→ GIVEN TASK 1
Identify each line in the records that contains the word "options", and copy those lines. Case counts, so a line matches only if the word appears with that exact capitalization.

→ READING TEXT
For the first six months of the GOP presidential race, the candidates focused almost entirely on the economy. But as the campaign enters primary-election crunch time, those vying to be the next Commander-in-Chief have begun changing their tune to foreign policy.
Here's a look at where the top eight candidates come down on the United States's involvment in the Middle East.
Romney: Mitt Romney supports taking military action to prevent Iran from obtaining a nuclear weapon. He criticized Obama's handling of the Twitter Revolution, saying, "What he should have done is speak out when dissidents took the streets and say, 'America is with you.' And work on a covert basis to encourage the dissidents."
Gingrich: At the CBS/National Journal debate Newt Gingrich said the United States should assassinate Iran's nuclear scientists, "all of it covertly, all of it deniable. " He also said he supports using "every possible aspect short of war of breaking the regime and bringing it down," adding "If, in the end, despite all of those things, the dictatorship persists, you have to take whatever steps are necessary to break its capacity to have a nuclear weapon."

Spatial question entries:
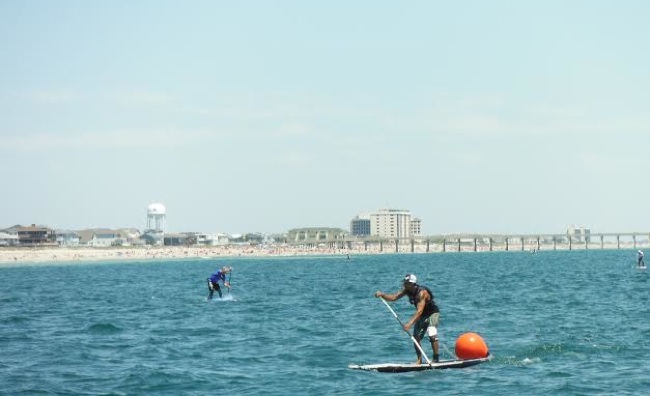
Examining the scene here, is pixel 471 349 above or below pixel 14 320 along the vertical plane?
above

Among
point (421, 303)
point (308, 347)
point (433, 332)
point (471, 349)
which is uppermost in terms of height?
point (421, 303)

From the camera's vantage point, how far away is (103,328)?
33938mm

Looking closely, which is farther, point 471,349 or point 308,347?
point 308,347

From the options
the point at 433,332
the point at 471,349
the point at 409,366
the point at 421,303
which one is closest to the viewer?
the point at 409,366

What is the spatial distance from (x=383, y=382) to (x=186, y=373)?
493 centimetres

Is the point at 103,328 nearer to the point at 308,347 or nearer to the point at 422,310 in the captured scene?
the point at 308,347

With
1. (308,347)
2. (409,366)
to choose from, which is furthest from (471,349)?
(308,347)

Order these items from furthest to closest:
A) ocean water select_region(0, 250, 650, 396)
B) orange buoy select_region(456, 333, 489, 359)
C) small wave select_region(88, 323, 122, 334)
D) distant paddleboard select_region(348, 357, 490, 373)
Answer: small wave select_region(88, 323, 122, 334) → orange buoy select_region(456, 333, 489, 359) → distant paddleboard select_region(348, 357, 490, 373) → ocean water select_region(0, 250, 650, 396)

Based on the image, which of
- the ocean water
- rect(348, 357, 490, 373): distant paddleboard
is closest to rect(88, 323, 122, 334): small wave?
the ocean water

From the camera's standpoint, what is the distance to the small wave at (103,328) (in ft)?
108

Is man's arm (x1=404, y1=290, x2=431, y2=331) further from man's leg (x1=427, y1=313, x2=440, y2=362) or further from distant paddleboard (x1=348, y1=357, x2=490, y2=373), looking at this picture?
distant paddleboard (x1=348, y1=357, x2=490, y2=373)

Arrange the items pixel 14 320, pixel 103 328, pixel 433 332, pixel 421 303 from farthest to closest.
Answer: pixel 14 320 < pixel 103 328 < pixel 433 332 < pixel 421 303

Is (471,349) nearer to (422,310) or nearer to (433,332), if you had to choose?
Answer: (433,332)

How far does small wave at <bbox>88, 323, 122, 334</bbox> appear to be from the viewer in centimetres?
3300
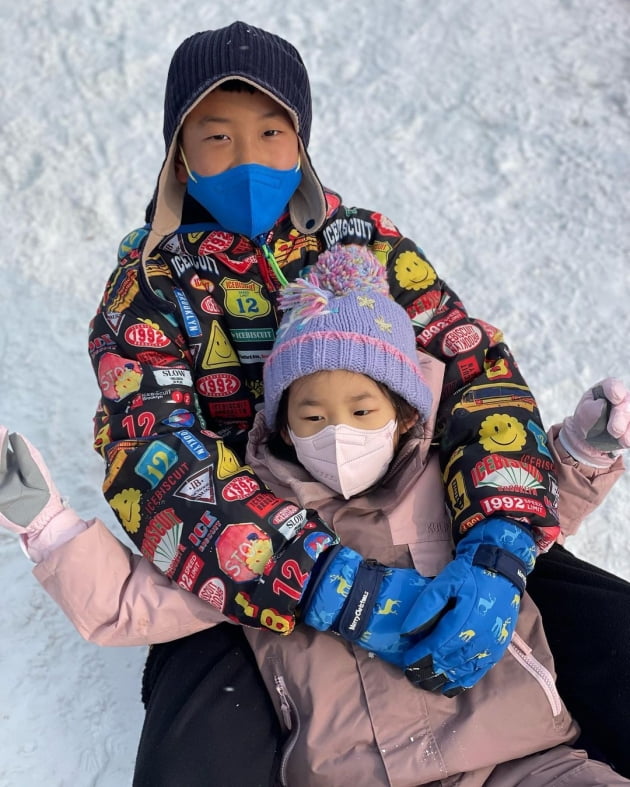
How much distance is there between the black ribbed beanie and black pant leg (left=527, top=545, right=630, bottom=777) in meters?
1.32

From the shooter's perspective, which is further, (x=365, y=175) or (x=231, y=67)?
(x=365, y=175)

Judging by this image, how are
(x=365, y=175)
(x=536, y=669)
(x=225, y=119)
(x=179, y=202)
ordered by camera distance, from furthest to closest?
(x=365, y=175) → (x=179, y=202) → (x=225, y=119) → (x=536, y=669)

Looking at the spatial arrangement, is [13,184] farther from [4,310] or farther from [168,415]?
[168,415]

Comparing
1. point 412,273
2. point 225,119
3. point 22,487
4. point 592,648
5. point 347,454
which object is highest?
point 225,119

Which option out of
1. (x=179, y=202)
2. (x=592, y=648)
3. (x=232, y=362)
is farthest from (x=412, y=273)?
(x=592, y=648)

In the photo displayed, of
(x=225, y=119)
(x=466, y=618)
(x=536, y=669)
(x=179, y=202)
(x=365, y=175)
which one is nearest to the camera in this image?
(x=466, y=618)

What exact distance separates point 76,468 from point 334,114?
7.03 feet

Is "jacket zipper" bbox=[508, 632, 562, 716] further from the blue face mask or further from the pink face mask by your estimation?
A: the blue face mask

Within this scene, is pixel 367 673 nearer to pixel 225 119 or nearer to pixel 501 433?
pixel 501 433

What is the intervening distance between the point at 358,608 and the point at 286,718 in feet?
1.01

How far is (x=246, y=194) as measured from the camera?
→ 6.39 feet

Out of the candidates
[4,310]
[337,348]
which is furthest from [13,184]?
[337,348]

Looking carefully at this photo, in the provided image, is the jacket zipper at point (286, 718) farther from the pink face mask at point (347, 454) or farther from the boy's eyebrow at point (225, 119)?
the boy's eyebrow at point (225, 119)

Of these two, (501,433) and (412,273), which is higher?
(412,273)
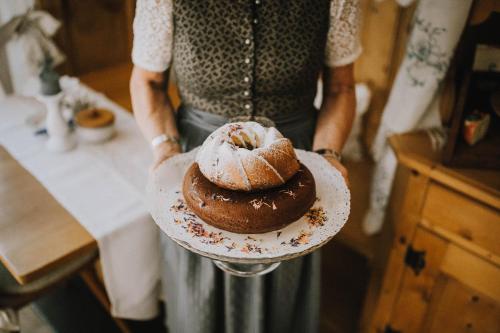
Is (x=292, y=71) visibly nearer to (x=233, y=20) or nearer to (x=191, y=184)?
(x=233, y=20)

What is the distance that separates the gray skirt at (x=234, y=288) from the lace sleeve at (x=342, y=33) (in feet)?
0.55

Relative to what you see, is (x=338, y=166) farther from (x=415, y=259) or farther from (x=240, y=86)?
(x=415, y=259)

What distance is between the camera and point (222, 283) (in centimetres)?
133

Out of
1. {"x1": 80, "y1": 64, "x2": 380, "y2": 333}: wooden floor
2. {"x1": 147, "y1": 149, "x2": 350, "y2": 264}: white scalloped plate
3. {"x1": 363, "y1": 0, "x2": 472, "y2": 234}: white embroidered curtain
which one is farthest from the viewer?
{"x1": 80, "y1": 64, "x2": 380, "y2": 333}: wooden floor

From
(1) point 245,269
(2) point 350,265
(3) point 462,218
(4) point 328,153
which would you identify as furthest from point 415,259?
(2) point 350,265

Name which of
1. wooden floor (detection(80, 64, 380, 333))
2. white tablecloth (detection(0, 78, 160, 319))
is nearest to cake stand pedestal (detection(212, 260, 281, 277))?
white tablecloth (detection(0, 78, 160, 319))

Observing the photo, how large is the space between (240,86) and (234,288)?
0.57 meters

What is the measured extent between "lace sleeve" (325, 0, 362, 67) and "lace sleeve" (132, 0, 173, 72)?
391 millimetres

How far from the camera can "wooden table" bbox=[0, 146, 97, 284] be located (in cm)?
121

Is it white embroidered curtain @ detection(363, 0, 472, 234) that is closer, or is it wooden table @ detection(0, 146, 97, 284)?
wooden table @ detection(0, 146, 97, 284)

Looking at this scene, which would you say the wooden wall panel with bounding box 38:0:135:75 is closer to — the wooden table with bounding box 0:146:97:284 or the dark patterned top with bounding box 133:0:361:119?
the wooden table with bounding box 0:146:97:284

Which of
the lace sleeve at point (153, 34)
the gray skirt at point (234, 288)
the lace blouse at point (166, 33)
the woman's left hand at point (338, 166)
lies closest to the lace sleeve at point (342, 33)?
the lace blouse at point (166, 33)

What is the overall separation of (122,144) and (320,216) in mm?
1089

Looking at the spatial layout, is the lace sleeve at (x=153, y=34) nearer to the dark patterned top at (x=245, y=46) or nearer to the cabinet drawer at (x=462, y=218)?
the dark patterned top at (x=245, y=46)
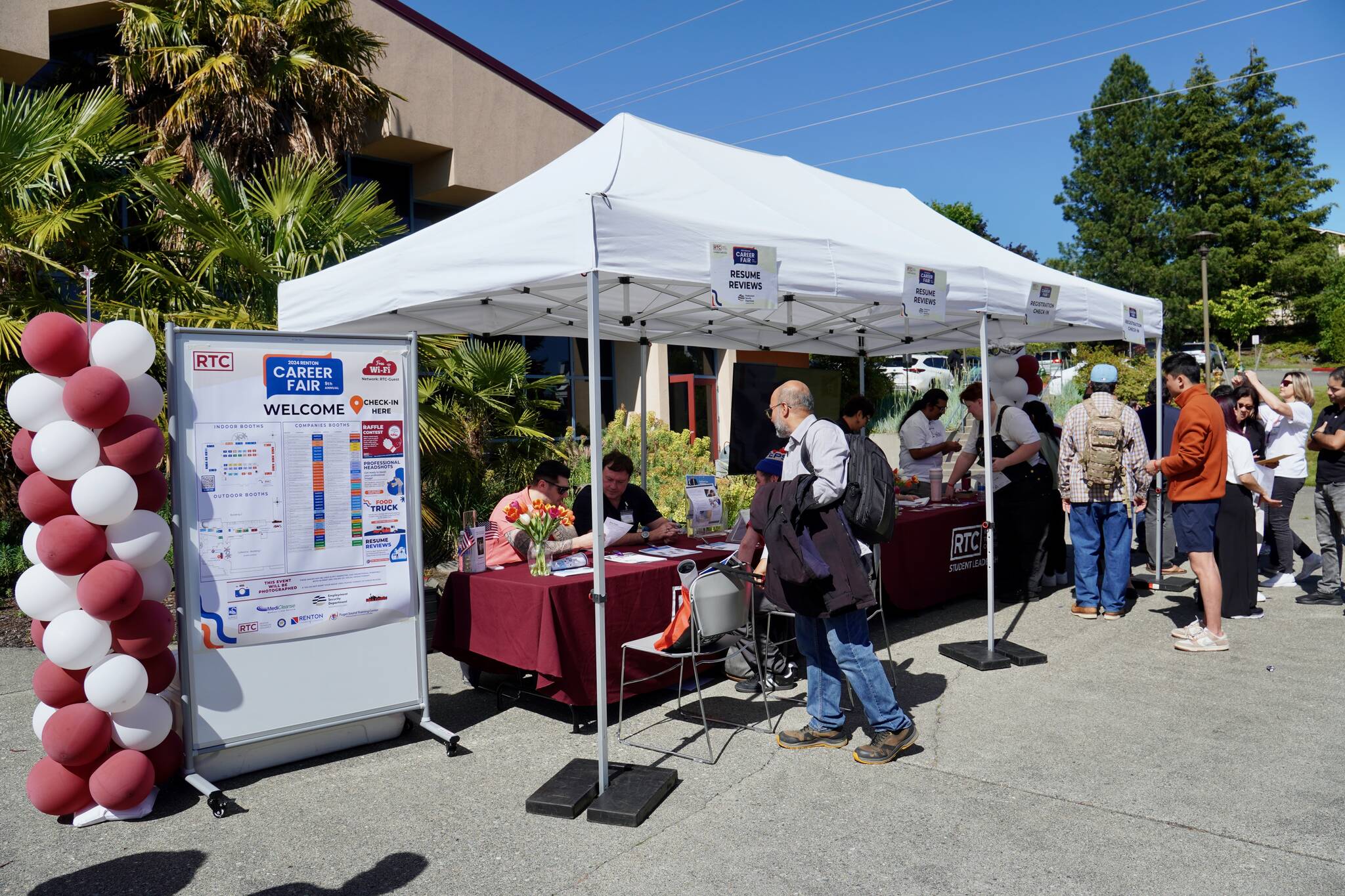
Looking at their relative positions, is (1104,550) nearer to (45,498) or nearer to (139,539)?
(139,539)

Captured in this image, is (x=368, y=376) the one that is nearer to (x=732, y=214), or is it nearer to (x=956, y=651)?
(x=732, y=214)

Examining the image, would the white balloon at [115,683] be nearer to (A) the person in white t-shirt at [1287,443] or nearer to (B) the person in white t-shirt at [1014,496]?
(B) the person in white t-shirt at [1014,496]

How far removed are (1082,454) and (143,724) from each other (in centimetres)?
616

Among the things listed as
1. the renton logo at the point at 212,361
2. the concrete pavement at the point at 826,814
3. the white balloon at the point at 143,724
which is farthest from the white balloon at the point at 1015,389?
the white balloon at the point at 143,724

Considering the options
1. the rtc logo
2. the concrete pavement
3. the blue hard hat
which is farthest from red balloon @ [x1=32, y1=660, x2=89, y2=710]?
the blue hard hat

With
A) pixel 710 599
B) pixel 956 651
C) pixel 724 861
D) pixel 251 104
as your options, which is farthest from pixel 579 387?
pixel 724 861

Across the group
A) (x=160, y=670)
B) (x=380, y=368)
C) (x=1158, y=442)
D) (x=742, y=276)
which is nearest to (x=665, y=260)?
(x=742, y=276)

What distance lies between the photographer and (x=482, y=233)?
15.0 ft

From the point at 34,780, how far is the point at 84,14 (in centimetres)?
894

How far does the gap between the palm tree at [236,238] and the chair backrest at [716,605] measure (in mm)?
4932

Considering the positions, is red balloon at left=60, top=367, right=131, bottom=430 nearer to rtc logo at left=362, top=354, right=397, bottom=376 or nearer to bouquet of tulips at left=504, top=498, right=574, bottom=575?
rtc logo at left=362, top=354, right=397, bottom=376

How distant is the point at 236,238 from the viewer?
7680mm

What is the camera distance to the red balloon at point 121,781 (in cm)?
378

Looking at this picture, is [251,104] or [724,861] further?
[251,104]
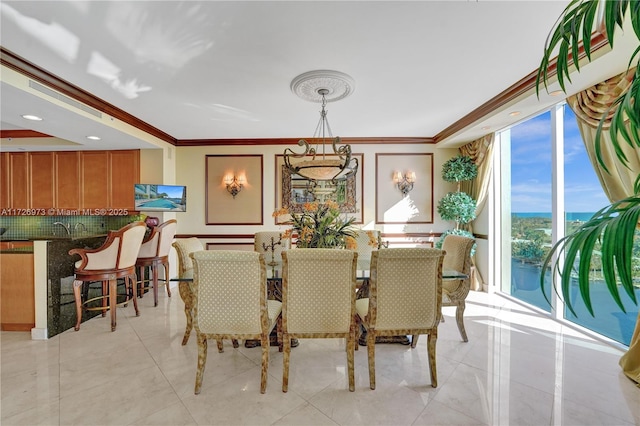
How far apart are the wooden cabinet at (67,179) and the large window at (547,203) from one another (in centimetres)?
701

→ GIVEN TASK 2
Restate word for word the part of the text on the GOP candidates' Middle East positions that opens with the words "For the first" and closes with "to foreign policy.".

→ CORRECT ANSWER 1
From the options
Considering the options
as your options, which is farthest from pixel 579 387?

→ CORRECT ANSWER 2
For the first six months of the GOP presidential race, the candidates focused almost entirely on the economy. But as the campaign enters primary-election crunch time, those vying to be the next Commander-in-Chief have begun changing their tune to foreign policy.